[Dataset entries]
• • • • • • •

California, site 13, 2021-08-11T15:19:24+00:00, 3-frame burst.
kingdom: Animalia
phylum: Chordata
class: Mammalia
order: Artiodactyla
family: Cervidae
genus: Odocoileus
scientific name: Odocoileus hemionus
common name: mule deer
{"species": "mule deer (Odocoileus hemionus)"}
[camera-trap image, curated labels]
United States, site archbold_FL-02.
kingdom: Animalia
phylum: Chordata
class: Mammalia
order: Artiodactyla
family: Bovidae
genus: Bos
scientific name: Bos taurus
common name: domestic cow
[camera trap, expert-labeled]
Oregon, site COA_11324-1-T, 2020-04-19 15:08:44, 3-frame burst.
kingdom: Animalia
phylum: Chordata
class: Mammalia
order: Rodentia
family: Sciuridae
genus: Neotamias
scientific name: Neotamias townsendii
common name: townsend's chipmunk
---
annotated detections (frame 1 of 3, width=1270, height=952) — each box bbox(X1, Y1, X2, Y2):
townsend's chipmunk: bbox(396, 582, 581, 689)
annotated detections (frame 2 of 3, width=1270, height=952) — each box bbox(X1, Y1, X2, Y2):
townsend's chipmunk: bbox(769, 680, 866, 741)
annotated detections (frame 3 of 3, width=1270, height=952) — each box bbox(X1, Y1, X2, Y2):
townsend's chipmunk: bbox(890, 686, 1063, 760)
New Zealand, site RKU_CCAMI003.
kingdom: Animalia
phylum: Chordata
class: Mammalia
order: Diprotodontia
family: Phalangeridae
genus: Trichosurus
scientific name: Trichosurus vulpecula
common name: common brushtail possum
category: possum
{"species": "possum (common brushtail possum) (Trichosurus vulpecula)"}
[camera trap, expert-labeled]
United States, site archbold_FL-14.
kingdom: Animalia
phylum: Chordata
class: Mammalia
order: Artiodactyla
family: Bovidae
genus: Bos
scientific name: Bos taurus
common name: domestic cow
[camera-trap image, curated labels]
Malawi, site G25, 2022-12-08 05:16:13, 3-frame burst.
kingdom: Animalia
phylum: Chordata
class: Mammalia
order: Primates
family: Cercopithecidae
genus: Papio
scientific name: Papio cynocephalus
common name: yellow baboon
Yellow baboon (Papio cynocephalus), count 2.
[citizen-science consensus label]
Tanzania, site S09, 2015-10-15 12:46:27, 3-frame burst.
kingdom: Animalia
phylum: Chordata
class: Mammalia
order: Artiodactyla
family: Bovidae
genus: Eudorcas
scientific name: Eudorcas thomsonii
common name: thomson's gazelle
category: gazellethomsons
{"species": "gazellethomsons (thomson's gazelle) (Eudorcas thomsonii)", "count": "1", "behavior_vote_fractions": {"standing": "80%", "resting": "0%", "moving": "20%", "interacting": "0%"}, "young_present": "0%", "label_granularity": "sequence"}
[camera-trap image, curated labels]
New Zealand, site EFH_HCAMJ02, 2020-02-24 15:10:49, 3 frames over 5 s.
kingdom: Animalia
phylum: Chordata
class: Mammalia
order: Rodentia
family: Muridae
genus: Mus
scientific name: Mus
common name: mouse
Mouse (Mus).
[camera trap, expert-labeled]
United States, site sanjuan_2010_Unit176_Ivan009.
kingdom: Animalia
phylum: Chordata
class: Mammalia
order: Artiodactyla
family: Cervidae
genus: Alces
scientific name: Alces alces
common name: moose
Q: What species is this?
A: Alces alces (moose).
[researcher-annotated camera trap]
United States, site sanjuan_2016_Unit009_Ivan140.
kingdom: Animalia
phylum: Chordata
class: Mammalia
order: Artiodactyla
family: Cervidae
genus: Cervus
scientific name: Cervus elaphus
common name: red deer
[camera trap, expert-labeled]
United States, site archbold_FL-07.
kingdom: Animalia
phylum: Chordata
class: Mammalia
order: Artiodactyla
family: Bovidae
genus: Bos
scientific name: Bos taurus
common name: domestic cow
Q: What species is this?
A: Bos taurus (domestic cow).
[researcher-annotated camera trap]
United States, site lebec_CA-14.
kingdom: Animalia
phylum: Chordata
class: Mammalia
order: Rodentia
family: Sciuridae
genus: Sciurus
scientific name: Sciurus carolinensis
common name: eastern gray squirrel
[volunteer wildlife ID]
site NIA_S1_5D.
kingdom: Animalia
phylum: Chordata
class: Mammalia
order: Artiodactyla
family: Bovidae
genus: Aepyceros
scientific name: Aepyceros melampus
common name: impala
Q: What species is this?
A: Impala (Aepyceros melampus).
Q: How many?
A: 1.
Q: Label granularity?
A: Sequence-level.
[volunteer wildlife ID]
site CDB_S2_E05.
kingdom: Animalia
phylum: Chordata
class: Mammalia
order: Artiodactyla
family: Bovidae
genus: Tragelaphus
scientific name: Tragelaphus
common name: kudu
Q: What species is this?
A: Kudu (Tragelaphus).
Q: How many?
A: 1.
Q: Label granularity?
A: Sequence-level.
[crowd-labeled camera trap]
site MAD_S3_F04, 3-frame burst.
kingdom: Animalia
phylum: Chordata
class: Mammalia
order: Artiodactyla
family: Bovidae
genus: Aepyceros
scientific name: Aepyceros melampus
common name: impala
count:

• • • • • • •

* _ABOUT THIS TASK_:
Give the number of lines in the data that contain the string "thomsonii" and nothing more.

* _COMPLETED TASK_:
2